Dan saat disana, aku diahirkan kembali, dan setiap kali aku disana aku terlahirkan kembali. Entah kelahiran yang keberapa, tetapi aku suka proses kelahiran itu. Kelahiran yang selalu membawaku ketempat-tempat yang baru.
Untuk itu aku punya arti khusus kepada tempat itu, bukan karena kekaguman akan bangunan megah, bukan karena kemewahan, bukan karena gemerlap lampu, bukan karena status, tetapi karena disana aku menemukan kebebasan yang tidak di belengu cara fikir normatif orang timur, saat disana aku menemukan penghargaan yang selayaknya. Aku harus jujur, saat disana aku juga dijauhkan dari kemunafikan orang timur, saat disana aku menemukan kemajuaan berfikir yang tidak ditemukan oleh orang timur.
Jika semua orang meninggalkan kebisingan, menjauhinya, lalu tinggal ditempat yang penuh ketenangan, aku malah berasa mati ditempat yang tenang, aku malah memerlukan kebisingan, karena disana aku tau tempat yang penuh kekerasan, tantangan, derita dan pukulan. Semua itu yang membawaku kedalam setiap proses kelahiran, dan alasan lainnya aku tak ingin lari dengan meninggalkan tantangan dengan pergi ketempat yang tenang, banyak orang melarikan diri dari sebuah tantangan dengan menjauhi diri dari kebisingan dan pergi ke tempat yang penuh ketenangan.

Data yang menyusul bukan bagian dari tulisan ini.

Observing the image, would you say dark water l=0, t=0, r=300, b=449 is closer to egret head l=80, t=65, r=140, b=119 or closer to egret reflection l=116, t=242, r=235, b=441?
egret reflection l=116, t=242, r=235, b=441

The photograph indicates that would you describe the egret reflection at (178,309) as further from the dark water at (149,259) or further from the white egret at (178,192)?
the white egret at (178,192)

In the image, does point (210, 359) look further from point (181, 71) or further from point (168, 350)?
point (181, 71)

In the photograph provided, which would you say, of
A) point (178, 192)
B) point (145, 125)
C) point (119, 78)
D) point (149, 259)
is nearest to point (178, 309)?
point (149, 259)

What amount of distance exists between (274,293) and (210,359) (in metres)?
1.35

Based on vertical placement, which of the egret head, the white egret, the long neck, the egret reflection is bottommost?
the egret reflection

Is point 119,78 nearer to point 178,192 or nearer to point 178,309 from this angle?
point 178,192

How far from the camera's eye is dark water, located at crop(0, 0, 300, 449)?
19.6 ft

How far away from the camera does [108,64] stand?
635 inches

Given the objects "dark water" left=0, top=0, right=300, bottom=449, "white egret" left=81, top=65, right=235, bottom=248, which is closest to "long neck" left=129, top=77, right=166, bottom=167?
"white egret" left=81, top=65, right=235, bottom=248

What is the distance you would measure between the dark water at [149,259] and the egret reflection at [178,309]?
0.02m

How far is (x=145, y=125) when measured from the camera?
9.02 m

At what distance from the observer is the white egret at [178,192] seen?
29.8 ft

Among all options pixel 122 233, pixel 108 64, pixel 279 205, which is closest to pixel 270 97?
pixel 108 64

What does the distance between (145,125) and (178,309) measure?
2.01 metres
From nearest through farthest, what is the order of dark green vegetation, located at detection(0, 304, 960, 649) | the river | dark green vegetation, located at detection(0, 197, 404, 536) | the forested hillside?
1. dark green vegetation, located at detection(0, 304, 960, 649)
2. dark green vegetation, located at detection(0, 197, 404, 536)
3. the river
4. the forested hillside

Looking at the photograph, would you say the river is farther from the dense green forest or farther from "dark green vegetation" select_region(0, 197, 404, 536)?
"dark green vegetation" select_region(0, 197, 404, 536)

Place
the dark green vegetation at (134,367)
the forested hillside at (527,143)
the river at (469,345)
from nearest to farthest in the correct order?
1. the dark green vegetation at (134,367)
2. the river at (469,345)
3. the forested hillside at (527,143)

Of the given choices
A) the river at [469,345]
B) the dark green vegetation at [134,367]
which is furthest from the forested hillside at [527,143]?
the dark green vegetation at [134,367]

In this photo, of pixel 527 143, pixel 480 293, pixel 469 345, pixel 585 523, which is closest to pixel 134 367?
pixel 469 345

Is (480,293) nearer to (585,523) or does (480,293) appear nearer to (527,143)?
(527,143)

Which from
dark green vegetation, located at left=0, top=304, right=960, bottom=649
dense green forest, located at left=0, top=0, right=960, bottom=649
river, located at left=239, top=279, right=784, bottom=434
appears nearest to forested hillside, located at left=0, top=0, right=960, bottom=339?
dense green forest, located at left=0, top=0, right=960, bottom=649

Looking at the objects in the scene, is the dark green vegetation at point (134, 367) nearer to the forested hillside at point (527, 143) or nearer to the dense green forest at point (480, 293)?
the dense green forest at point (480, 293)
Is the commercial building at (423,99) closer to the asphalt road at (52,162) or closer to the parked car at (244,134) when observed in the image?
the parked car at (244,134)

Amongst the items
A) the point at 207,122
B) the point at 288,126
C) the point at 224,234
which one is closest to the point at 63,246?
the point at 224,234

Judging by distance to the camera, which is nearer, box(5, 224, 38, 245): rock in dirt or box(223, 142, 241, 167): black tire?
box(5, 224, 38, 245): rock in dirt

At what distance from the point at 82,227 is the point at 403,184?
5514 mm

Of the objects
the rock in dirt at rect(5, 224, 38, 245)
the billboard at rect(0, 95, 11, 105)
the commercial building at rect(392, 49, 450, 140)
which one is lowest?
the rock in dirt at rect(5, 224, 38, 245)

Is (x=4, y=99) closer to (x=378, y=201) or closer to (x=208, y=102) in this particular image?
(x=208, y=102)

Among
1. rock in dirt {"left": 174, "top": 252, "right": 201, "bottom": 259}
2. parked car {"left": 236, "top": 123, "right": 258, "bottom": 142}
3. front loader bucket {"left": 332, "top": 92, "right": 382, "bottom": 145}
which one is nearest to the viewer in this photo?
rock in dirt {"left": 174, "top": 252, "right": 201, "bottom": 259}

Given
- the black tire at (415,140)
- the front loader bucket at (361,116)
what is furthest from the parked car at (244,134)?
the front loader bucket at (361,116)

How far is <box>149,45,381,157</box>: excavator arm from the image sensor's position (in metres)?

Sahabat, aku memerlukan saat-saat seperti waktu itu, saat dimana aku menemukan Tuhanku didalam kebisingan, dan IA sering datang disaat yang paling bising dan menyesakkan, IA datang dengan mengajarkan apa artinya terpaku diatas salib, IA datang dengan mengajarkan besar dan murninya cinta yang lebih sering di kecup oleh Yudas dan dijual demi kepingan emas. Sahabat, aku ingin pergi dari sini tinggal disana.